By winning their semifinal matches Thursday at the Australian Open, Venus and Serena booked a spot against each other on Saturday for all the marbles. This will be their 28th professional showdown overall, and 15th at a Grand Slam.
This will be the 15th time the Williams sisters have met at a Grand Slam, the 2nd most in the Open Era. pic.twitter.com/Qg3CArITAe
— ESPN Stats & Info (@ESPNStatsInfo) January 26, 2017
The last all-Williams final came at Wimbledon in 2009, which also was Venus’ last major final. Her only other Australian Open final came in 2003.
Venus, 36, was the first to earn her spot with a 6-7 (3), 6-2, 6-3 victory over fellow Californian Coco Vandeweghe — the only semifinalist younger than 30.
Serena, 35, followed quickly, dominating the unseeded Mirjana Lucic-Baroni 6-2, 6-3 in a match that took just 50 minutes.
“A total inspiration,” Serena said in her on-court interview of her sister. “My big sister, she’s basically my world and my life. I was so happy for her, really. …For us both to be in the final is the biggest dream come true for us.”
While a win over Venus would give Serena 23 Grand Slam singles titles, pushing her one ahead of Steffi Graf and setting an Open-era record, a Venus victory would certainly give everyone the feels. Six years ago, Venus was diagnosed with Sjogren’s syndrome, a debilitating autoimmune disease that curtailed her ability to practice and train. The journey toward Saturday’s Finals was not lost on her after Thursday’s match point. Venus tossed her racket, did a celebratory 720-degree spin capped by a little dance, then broke down in laughter as her improbable accomplishment began to sink in.
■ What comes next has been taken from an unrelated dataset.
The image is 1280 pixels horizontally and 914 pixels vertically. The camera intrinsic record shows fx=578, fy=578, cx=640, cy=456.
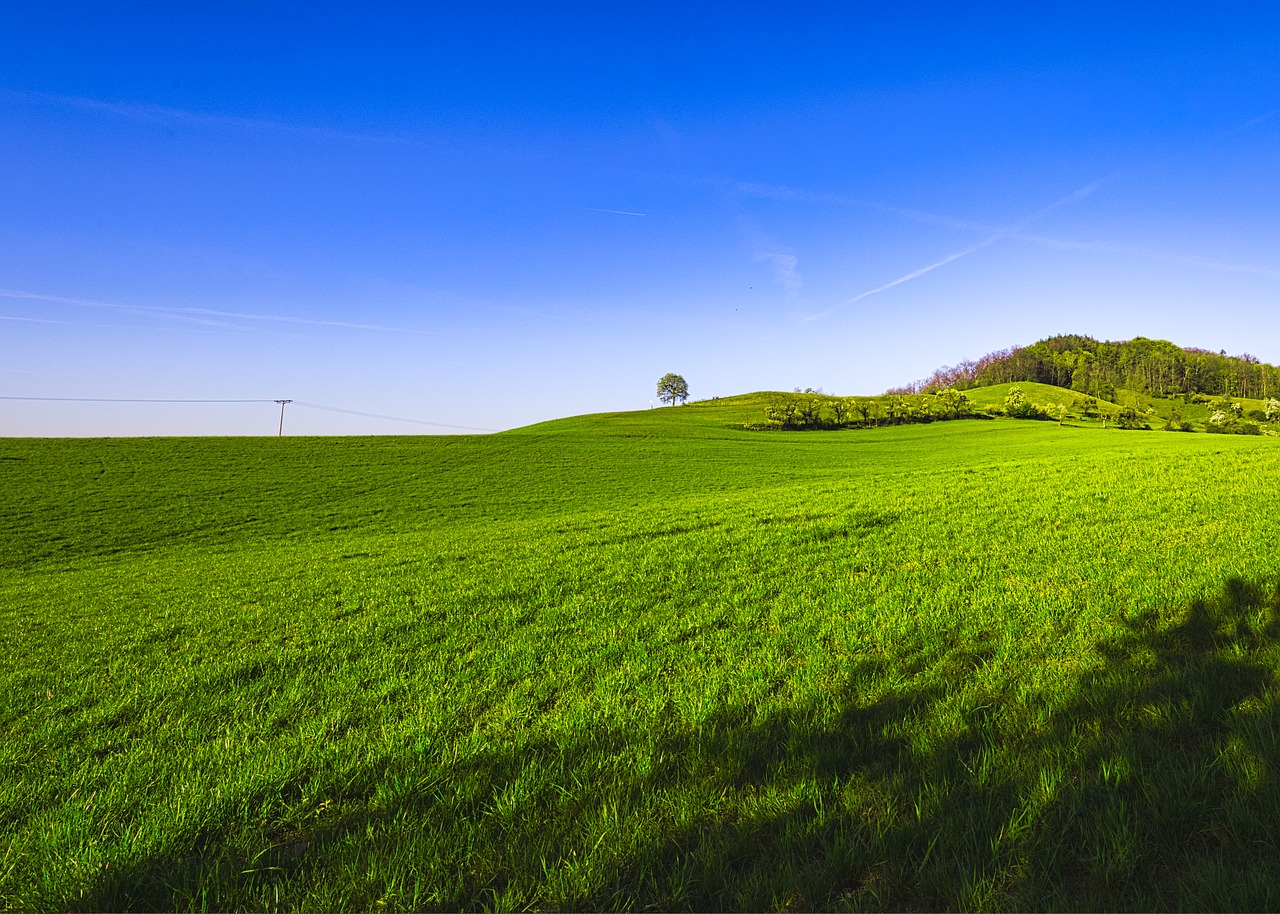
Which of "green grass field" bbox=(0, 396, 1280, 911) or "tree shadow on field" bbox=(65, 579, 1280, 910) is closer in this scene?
"tree shadow on field" bbox=(65, 579, 1280, 910)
“Oh, my gosh, it means so much, mostly because she played so well,” Venus said in her on-court interview.
In the post game press conference, Venus explained: “That moment was just joy. It was a heartfelt match. If the match is 6-2, 6-2, you know, the moment is kind of clear that it’s going to happen. But she played so well. There was never a moment where she wasn’t just hitting the ball amazing and striking the ball with just such precision.”